Changement d'échelle dès 1935. Identification, exclusion, confiscation et aryanisation, le mouvement est achevé. Mais si la machine à broyer les juifs est visible, ses fondements technologiques échappent. La mécanique était davantage qu'un mystère, elle était invisible. Lorsque Watson vient à Berlin, en novembre, fêter les vingt-cinq ans de la filiale allemande, il se garde de prononcer la moindre critique à l'égard du régime. Mieux, il s'emploie à briser l'isolement du Reich par le biais de la Chambre de commerce internationale, ce qui lui vaut la croix du Mérite de l'aigle allemand. Insensiblement, de partenaire l'antenne allemande de la multinationale devient un rouage de la machine de guerre nazie, puisque, dès 1937, la mécanographie est un outil crucial pour la Wehrmacht. L'idéologie raciale tournant à l'obsession , l'entente entre les deux puissances devient une nécessité. Watson, inquiet du jeu trop personnel de Heidinger (patron de la Dehomag) et du partenariat délicat avec les nazis –lesquels usent de son arme redoutable au fur et à mesure de leurs annexions territoriales, élargissant le combat pour une terre Judenfrei –, fait une nouvelle fois le voyage de Berlin.
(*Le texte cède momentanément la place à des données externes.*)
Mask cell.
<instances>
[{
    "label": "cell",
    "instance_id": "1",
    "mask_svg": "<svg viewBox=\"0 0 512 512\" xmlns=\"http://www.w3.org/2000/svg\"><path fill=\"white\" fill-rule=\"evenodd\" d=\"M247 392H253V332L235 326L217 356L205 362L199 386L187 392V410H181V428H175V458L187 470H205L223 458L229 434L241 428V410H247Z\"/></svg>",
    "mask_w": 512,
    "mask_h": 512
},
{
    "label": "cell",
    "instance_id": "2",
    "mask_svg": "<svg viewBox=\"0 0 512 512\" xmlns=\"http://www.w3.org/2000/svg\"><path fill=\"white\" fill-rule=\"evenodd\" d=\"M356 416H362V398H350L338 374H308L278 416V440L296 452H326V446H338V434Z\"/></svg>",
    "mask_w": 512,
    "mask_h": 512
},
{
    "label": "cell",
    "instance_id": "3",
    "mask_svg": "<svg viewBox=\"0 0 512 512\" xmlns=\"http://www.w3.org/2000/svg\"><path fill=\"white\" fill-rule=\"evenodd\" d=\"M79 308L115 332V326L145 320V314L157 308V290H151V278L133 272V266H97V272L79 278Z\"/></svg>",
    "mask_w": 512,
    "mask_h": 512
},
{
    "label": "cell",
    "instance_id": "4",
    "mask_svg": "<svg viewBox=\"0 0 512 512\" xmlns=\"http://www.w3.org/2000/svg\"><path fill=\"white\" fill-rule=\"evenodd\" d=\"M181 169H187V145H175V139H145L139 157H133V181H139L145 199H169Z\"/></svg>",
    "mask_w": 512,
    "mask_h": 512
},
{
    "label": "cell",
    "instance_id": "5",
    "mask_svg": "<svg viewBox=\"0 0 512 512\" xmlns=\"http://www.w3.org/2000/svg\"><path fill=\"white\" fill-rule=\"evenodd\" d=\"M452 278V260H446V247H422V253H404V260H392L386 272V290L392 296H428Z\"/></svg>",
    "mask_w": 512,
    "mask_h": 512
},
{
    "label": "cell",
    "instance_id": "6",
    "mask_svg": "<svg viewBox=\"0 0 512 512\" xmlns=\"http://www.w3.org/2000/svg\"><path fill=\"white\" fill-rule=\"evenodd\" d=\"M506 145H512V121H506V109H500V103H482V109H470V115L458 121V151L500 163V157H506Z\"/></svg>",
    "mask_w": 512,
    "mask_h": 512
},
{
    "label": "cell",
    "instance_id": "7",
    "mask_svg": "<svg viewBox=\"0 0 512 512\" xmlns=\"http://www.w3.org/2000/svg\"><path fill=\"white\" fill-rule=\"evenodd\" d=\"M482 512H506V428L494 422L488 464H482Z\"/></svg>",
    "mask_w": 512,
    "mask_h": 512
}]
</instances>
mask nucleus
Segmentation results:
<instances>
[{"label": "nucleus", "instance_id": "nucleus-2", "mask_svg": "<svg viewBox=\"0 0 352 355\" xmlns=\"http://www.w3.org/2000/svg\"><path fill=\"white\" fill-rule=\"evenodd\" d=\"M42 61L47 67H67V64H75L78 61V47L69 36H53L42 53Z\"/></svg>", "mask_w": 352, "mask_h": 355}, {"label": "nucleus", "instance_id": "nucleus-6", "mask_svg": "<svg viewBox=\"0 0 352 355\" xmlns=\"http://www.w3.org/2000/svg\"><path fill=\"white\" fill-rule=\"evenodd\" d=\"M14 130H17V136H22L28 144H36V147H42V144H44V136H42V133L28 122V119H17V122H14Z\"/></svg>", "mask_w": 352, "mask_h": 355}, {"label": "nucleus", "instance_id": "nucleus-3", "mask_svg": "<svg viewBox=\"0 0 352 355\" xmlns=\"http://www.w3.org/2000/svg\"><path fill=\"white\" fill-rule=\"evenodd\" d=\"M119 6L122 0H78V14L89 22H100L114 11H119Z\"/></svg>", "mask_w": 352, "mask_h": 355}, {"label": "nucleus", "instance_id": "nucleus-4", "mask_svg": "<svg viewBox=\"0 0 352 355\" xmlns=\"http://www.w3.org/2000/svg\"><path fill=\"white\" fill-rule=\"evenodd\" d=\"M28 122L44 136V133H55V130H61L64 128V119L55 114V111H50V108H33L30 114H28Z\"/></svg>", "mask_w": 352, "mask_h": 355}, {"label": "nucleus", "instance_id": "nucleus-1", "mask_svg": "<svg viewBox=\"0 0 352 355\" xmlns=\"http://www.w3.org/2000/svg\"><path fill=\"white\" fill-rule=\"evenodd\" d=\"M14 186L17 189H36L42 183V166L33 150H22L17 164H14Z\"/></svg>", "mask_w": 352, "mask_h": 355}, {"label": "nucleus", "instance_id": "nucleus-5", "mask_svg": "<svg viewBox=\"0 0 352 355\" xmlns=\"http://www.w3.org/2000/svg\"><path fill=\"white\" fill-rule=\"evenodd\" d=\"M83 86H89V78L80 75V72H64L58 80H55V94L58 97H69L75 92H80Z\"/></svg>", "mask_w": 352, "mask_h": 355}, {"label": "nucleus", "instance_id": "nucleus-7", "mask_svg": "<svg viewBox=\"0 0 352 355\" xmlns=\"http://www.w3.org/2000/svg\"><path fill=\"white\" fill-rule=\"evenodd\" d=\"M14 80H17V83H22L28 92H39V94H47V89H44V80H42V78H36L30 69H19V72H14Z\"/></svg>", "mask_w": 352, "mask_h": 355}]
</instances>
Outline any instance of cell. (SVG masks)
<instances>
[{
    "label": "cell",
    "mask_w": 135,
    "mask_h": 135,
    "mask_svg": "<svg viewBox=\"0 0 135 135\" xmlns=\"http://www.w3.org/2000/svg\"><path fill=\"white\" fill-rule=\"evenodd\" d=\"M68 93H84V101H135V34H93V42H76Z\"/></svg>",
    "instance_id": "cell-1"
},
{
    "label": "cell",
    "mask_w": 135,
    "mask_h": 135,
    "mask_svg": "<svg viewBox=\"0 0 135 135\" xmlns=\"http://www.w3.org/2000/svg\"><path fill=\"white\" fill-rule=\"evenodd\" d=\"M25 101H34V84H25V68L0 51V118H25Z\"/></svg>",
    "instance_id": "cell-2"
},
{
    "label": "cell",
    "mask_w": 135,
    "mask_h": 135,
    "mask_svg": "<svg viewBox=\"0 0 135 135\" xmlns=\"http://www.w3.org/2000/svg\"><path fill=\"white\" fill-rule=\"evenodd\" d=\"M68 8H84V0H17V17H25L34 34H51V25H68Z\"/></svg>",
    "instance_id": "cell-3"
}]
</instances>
Mai 1939 : nouvelle vague de dénombrement, qui est conduite par 750 000 agents recenseurs. L'arme de la déportation de masse est au point, et Heydrich peut affirmer, au vu de la fulgurance du recensement du 17 décembre 1939 sur les terres conquises à l'est : Cela veut dire que l'évacuation sur une grande échelle pourra commencer après le 1er janvier 1940. Les profits de la Dehomag doublent encore entre 1938 et 1939. Toutefois, avoir été décoré par le Führer devient plus périlleux avec l'extension de la guerre en Europe, et Watson interroge le département d'Etat pour savoir s'il doit retourner sa croix. Comme Cordell Hull le renvoie à ses responsabilités, le businessman, prudent, apporte un premier soutien aux victimes du nazisme, en présidant un comité en faveur de réfugiés hollandais. Mais le FBI de Hoover commence à s'intéresser aux liaisons dangereuses d'IBM et de l'Allemagne nazie. Watson restitue alors sa médaille à Hitler. Le camouflet pousse la Dehomag à la sécession, même si, passé le premier mouvement d'humeur, les nazis font mine de calmer le jeu. Car créer une industrie mécanographique capable de dispenser l'Allemagne du recours à IBM se révèle utopique. Or comment continuer la guerre sans cartes perforées ?

Comparant les résultats géographiquement contrastés de la logique mécanographique (France et Pays-Bas), étudiant l'aide qu'IBM offre finalement au camp allié, Black revient longuement sur l'ultime service que les machines Hollerith rendirent aux nazis, en gérant les fichiers de déportés pour la solution finale . Ce fut la dernière rencontre des juifs d'Europe avec la mécanographie allemande.